§ **Stated problem A**: From the northern outing thread below, write out the part that opens with the words containing "Food is my favorite" and closes with "a big place.".
§ **Stated problem B**:
Answer these questions from the northern outing thread below:
(i) In what month did Tom propose holding a banquet?
(ii) What did a1angler suggest serving instead of Chinese food?
(iii) Where did primo say "up north" could be?
§ **Stated problem C**: According to the northern outing thread below, why did a1angler propose mentioning the gathering in other posts?
··· Provided text ···
# northern outing



## primo (Apr 1, 2000)

Any thoughts on a gathering of the people that live north?


----------



## Tom (Sep 12, 2000)

Lets have a banquet in January.


----------



## Hunter333 (Jan 19, 2000)

A January get together would be great!! Let is know when and where to be


----------



## Tom (Sep 12, 2000)

Whoever is interested in a January banquet start posting. I know of a good restaurant that we can get, if you like the chinese stuff. Lot's of room. Maybe if we get enough people I can get Fred and Greg Abbas and maybe one of the TV people to host. WE need to plan now, January is only 2.5 months away! 

------------------
http://www.deerclover.com


----------



## a1angler (Aug 21, 2000)

Seems with us all being sportsmen (and women) we could put together something besides Chineese. No offense hopefully. But you can probably count me in regardless of what we eat. Snacks and drinks would be my suggestion. 
Maybe we could mention this in our others posts so that the word gets out a little better. I would imagine a lot of members just check out a part of the forum that interests them and that they have time for.


----------



## Sarge (Apr 25, 2000)

Food is my favorite dish and outdoor sports is my favorite subject. Sounds like my kind of situation. With the possible exception of my church commitments you can count Ruth and I in. If we can't go we'll be there in spirit.

------------------
Sarge


----------



## Sarge (Apr 25, 2000)

Question! Define North.....Its a big place.

------------------
Sarge


----------



## Hunter333 (Jan 19, 2000)

Maybe we can find a range that we can shoot skeet at as well as have access to grills or at least somewhere we can eat inside. That way we could all bring some wild game to dine on. Oh yeah, what are we talking about when we say NORTH?


----------



## primo (Apr 1, 2000)

i, would say up north could be somewhere north of west branch.That would allow people to attend.it's always tough for people up here to make the trip south(we forget how to drive in traffic}.Any thoughts?
··· Supplied information ···
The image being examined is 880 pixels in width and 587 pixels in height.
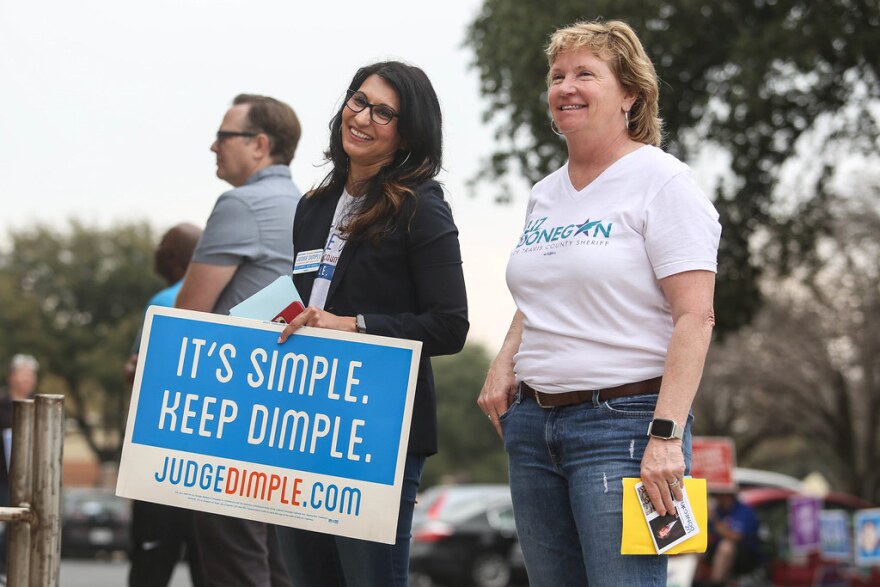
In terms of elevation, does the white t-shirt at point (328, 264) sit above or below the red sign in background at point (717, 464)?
above

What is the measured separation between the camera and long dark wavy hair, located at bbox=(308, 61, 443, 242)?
337cm

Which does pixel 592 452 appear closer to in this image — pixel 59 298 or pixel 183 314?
pixel 183 314

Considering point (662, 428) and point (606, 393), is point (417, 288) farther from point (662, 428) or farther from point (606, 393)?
point (662, 428)

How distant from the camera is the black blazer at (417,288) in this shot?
3324 mm

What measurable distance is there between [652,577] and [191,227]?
325 centimetres

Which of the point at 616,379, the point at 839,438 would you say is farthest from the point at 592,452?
the point at 839,438

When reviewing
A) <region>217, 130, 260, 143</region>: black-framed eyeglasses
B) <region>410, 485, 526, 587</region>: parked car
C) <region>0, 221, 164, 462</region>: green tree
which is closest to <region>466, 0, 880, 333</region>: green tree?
<region>410, 485, 526, 587</region>: parked car

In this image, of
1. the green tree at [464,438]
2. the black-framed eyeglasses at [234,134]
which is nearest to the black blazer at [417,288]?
the black-framed eyeglasses at [234,134]

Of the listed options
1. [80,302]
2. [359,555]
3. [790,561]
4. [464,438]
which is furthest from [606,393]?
[464,438]

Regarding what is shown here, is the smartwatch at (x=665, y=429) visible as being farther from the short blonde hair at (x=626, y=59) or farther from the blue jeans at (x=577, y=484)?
the short blonde hair at (x=626, y=59)

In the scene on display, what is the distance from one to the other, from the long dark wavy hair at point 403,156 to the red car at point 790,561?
591 inches

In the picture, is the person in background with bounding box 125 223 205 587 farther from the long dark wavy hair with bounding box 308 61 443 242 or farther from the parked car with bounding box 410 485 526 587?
the parked car with bounding box 410 485 526 587

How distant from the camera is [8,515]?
3346 millimetres

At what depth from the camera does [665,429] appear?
2.87 meters
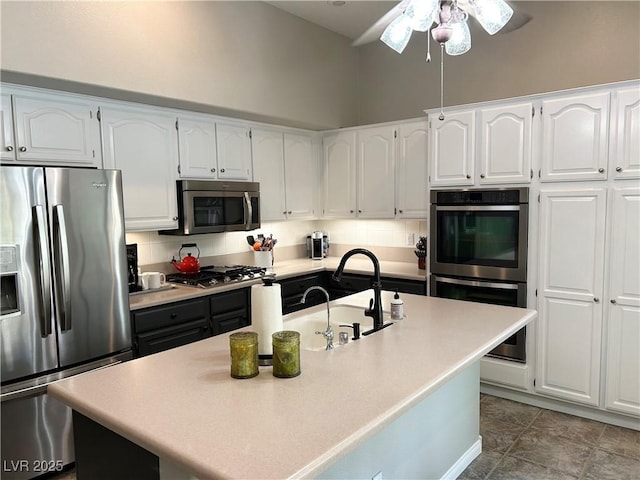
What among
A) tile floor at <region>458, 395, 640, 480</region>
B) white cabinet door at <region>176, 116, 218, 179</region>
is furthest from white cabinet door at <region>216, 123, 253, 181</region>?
tile floor at <region>458, 395, 640, 480</region>

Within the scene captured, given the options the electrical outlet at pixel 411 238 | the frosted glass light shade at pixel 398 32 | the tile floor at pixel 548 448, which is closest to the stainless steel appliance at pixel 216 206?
the electrical outlet at pixel 411 238

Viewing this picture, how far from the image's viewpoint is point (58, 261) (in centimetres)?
247

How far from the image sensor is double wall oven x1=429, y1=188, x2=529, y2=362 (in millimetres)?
3244

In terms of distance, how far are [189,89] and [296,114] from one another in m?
1.12

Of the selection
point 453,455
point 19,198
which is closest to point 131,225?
point 19,198

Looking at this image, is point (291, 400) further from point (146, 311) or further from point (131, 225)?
point (131, 225)

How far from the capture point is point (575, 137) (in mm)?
2967

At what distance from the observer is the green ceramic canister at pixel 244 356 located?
153 centimetres

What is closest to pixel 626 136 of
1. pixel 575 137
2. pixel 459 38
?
pixel 575 137

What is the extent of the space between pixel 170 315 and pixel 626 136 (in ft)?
10.4

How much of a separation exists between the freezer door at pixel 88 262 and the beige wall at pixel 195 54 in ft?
2.10

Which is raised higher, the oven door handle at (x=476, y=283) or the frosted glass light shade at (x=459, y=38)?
the frosted glass light shade at (x=459, y=38)

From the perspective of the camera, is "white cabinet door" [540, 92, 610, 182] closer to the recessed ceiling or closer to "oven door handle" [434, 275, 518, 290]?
"oven door handle" [434, 275, 518, 290]

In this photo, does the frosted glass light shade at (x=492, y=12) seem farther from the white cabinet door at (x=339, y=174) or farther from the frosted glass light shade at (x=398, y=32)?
···
§ **Correct answer A**:
Food is my favorite dish and outdoor sports is my favorite subject. Sounds like my kind of situation. With the possible exception of my church commitments you can count Ruth and I in. If we can't go we'll be there in spirit.

------------------
Sarge


----------



## Sarge (Apr 25, 2000)

Question! Define North.....Its a big place.

§ **Correct answer B**:
(i) January.
(ii) Snacks and drinks.
(iii) Somewhere north of west branch.

§ **Correct answer C**: a1angler wanted the word to get out better. Many members probably check out only the part of the forum that interests them and that they have time for.